Human ADAR1, which has two left-handed Z-DNA binding domains, preferentially binds Z-DNA rather than B-DNA with a high binding affinity. Z-DNA can be induced in long genomic DNA by Z-DNA binding proteins through the formation of two B-Z junctions with the extrusion of one base pair from each junction. We performed NMR experiments on complexes of Zα(ADAR1) with three DNA duplexes at a variety of protein-to-DNA molar ratios. This study confirmed that the Zα(ADAR1) first binds to an 8-bp CG-rich DNA segment via a unique conformation during B-Z transition and the neighboring AT-rich region becomes destabilized.

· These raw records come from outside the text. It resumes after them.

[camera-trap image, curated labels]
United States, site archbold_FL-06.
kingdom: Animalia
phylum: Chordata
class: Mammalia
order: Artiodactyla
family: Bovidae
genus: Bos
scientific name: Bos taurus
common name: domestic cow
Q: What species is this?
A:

We also found that, when DNA duplexes have only 6-bp CG-rich segment, the interaction with Zα(ADAR1) did not affect the thermal stabilities of the 6-bp CG-rich segment as well as the neighboring two A·T base pairs. These results indicate that four Zα(ADAR1) proteins interact with the 8-bp DNA sequence containing a 6-bp CG-repeat segment as well as a dinucleotide step, even though the dinucleotid step contains A∙T base pairs. Thus this study suggests that the length of the CG-rich region is more important than the specific DNA sequence for determining which base-pair is extruded from the B-Z junction structure. This study also found that the Zα(ADAR1) in complex with a 11-bp DNA duplex exhibits a Z-DNA-bound conformation distinct from that of free Zα(ADAR1) and the initial contact conformations of Zα(ADAR1) complexed with 13-bp DNA duplexes.